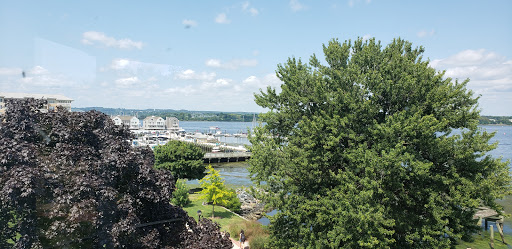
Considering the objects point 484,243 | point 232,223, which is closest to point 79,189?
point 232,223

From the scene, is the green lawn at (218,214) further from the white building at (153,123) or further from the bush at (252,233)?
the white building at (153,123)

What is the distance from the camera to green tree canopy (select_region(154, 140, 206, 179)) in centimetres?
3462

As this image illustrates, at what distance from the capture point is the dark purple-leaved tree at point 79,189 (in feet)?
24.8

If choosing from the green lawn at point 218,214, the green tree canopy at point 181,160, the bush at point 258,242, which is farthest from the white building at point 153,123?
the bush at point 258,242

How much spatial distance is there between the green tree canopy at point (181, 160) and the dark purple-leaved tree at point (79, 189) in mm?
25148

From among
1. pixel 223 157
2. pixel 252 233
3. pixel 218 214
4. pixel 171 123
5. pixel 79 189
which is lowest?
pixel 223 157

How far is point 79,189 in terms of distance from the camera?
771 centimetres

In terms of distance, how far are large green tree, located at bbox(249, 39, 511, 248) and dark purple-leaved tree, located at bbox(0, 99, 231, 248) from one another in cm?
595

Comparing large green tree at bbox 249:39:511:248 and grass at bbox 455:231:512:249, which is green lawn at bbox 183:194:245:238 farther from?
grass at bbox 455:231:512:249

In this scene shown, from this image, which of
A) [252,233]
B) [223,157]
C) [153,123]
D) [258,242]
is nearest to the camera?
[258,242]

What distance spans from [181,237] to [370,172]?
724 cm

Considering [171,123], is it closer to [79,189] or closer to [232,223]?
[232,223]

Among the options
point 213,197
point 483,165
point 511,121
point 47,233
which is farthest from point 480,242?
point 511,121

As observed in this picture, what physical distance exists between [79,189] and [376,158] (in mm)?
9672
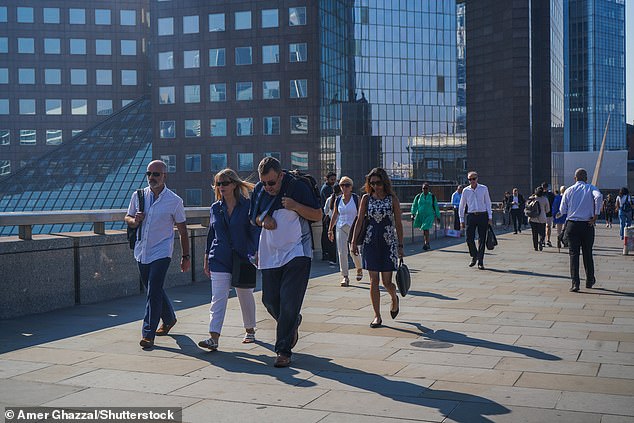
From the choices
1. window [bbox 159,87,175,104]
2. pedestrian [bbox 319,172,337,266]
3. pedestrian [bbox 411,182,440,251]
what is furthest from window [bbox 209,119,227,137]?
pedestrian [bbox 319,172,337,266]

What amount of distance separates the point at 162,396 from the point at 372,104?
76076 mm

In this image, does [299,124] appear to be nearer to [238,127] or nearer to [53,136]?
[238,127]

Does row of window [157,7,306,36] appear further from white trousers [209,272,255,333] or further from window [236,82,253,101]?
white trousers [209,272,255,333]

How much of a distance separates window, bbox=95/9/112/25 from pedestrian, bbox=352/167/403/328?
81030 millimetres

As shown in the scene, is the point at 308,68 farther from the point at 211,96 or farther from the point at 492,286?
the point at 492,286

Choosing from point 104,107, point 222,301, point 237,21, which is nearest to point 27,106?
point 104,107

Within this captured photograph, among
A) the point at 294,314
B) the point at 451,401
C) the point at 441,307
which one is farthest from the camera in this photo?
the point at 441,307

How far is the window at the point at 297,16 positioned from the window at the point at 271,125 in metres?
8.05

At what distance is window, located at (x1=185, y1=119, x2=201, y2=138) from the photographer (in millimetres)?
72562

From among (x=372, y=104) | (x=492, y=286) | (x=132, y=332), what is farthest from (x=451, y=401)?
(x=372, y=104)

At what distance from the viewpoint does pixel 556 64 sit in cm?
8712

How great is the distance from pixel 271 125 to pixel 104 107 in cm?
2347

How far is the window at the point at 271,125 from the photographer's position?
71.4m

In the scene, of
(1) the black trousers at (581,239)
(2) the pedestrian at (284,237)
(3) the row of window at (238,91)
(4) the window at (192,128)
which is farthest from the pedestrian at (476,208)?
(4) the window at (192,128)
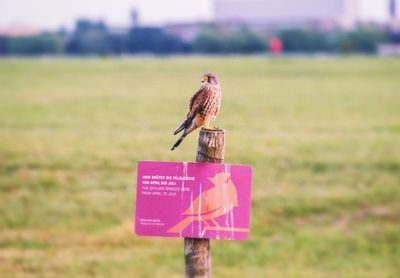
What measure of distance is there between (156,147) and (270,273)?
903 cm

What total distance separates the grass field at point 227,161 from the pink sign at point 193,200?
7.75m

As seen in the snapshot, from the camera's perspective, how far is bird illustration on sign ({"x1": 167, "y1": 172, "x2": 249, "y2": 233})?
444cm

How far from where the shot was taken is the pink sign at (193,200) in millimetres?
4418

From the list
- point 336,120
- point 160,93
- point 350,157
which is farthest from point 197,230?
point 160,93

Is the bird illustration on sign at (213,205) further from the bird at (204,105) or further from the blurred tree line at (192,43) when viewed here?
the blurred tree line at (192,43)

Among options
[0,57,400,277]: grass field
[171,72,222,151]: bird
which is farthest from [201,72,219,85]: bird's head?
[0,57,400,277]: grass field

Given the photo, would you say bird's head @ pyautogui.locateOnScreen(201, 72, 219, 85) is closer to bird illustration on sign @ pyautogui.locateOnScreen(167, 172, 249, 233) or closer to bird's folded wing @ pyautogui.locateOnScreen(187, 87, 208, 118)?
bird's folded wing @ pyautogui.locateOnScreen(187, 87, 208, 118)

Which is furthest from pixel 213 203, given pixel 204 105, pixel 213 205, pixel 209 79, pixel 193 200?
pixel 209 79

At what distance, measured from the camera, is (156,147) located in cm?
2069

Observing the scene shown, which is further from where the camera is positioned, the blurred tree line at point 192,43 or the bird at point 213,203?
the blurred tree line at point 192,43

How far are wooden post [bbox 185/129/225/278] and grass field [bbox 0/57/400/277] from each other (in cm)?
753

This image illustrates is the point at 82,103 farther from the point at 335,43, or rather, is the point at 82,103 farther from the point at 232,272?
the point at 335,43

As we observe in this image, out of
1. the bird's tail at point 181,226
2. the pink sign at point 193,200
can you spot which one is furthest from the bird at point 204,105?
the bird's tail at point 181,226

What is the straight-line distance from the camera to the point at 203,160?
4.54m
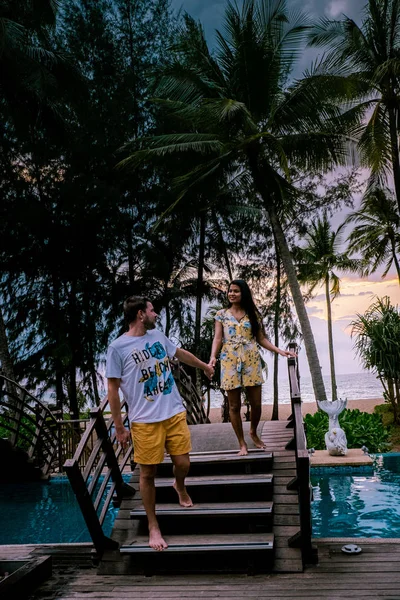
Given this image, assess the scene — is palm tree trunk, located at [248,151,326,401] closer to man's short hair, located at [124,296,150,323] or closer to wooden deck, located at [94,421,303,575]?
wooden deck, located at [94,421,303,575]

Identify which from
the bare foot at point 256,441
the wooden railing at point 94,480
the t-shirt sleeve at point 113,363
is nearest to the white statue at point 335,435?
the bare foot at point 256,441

====================

• [TASK PROMPT] Quote the material exactly. Pictures stay out.

• [WORKED ANSWER]
Considering the objects point 484,243 | point 232,223, which is closest to point 79,189?
point 232,223

From the scene, is the green lawn at (218,214) further from the white building at (153,123) or further from the bush at (252,233)?
the white building at (153,123)

What is the distance from the camera to green tree canopy (select_region(154, 140, 206, 179)) in centimetres?
3462

As this image illustrates, at what distance from the capture point is the dark purple-leaved tree at point 79,189 (in feet)?
24.8

If choosing from the green lawn at point 218,214, the green tree canopy at point 181,160, the bush at point 258,242, which is farthest from the white building at point 153,123?
the bush at point 258,242

How much spatial distance is there between the green tree canopy at point (181, 160) and the dark purple-leaved tree at point (79, 189) in mm?
25148

From among
1. pixel 223 157
2. pixel 252 233
3. pixel 218 214
4. pixel 171 123
5. pixel 79 189
which is lowest?
pixel 223 157

How far is point 79,189 in terms of distance from the camera?
771 centimetres

In terms of distance, how far are large green tree, located at bbox(249, 39, 511, 248) and dark purple-leaved tree, located at bbox(0, 99, 231, 248) from one another in cm?
595

Comparing large green tree at bbox 249:39:511:248 and grass at bbox 455:231:512:249, which is green lawn at bbox 183:194:245:238 farther from?
grass at bbox 455:231:512:249

In this scene shown, from this image, which of
A) [252,233]
B) [223,157]
C) [153,123]
D) [258,242]
is nearest to the camera?
[258,242]

What distance spans from [181,237] to [370,172]?
724 cm

Considering [171,123], is it closer to [79,189] or closer to [232,223]?
[232,223]

Among the options
point 213,197
point 483,165
point 511,121
point 47,233
which is farthest from point 480,242?
point 511,121

As observed in this picture, what physical distance exists between [79,189] and [376,158] (in mm)?
9672
From the choices
1. window [bbox 159,87,175,104]
2. pedestrian [bbox 319,172,337,266]
3. pedestrian [bbox 411,182,440,251]
what is furthest from window [bbox 209,119,227,137]?
pedestrian [bbox 319,172,337,266]

What amount of distance separates the point at 162,396 from the point at 372,104?
76076 mm

In this image, does [299,124] appear to be nearer to [238,127] or nearer to [53,136]?
[238,127]

Does row of window [157,7,306,36] appear further from white trousers [209,272,255,333] or further from window [236,82,253,101]?
white trousers [209,272,255,333]

How much of a distance separates window, bbox=95/9/112/25 from pedestrian, bbox=352/167/403/328?
81030 millimetres

As shown in the scene, is the point at 308,68 farther from the point at 211,96 or farther from the point at 492,286?
the point at 492,286

Choosing from point 104,107, point 222,301, point 237,21, which is nearest to point 27,106?
point 104,107

Within this captured photograph, among
A) the point at 294,314
B) the point at 451,401
C) the point at 441,307
which one is farthest from the camera in this photo?
the point at 441,307

How far is the window at the point at 297,16 positioned from the window at the point at 271,125 in metres?
8.05

At what distance is window, located at (x1=185, y1=119, x2=201, y2=138) from the photographer (in millimetres)?
72562

From among (x=372, y=104) | (x=492, y=286) | (x=132, y=332), what is farthest from (x=451, y=401)?
(x=372, y=104)

At what distance from the viewpoint does pixel 556 64 sit in cm?
8712

How great is the distance from pixel 271 125 to pixel 104 107 in cm?
2347

How far is the window at the point at 271,125 from the photographer's position?
71.4m

In the scene, of
(1) the black trousers at (581,239)
(2) the pedestrian at (284,237)
(3) the row of window at (238,91)
(4) the window at (192,128)
which is farthest from the pedestrian at (476,208)?
(4) the window at (192,128)
What measure of distance is there between (156,147) and (270,273)?
903 cm

What total distance separates the grass field at point 227,161 from the pink sign at point 193,200?
7.75m

As seen in the snapshot, from the camera's perspective, how far is bird illustration on sign ({"x1": 167, "y1": 172, "x2": 249, "y2": 233})?
444cm

How far from where the shot was taken is the pink sign at (193,200) in millimetres?
4418

From the list
- point 336,120
- point 160,93
- point 350,157
which is farthest from point 197,230?
point 160,93

Is the bird illustration on sign at (213,205) further from the bird at (204,105) or further from the blurred tree line at (192,43) when viewed here?
the blurred tree line at (192,43)

Among options
[0,57,400,277]: grass field
[171,72,222,151]: bird
which is farthest from [201,72,219,85]: bird's head?
[0,57,400,277]: grass field

Given the photo, would you say bird's head @ pyautogui.locateOnScreen(201, 72, 219, 85) is closer to bird illustration on sign @ pyautogui.locateOnScreen(167, 172, 249, 233) or closer to bird's folded wing @ pyautogui.locateOnScreen(187, 87, 208, 118)?
bird's folded wing @ pyautogui.locateOnScreen(187, 87, 208, 118)

Which is furthest from pixel 213 203, given pixel 204 105, pixel 213 205, pixel 209 79, pixel 193 200?
pixel 209 79

At what distance, measured from the camera, is (156,147) located in cm?
2069

Observing the scene shown, which is further from where the camera is positioned, the blurred tree line at point 192,43 or the bird at point 213,203?
the blurred tree line at point 192,43

How far are wooden post [bbox 185/129/225/278] and grass field [bbox 0/57/400/277] from each other (in cm)?
753

This image illustrates is the point at 82,103 farther from the point at 335,43, or rather, is the point at 82,103 farther from the point at 232,272?
the point at 335,43

As we observe in this image, out of
1. the bird's tail at point 181,226
2. the pink sign at point 193,200
can you spot which one is furthest from the bird at point 204,105?
the bird's tail at point 181,226

What is the straight-line distance from the camera to the point at 203,160?
4.54m
Given this image, assess the scene — is palm tree trunk, located at [248,151,326,401] closer to man's short hair, located at [124,296,150,323] or closer to wooden deck, located at [94,421,303,575]?
wooden deck, located at [94,421,303,575]

Identify which from
the bare foot at point 256,441
the wooden railing at point 94,480
the t-shirt sleeve at point 113,363
is nearest to the white statue at point 335,435?
the bare foot at point 256,441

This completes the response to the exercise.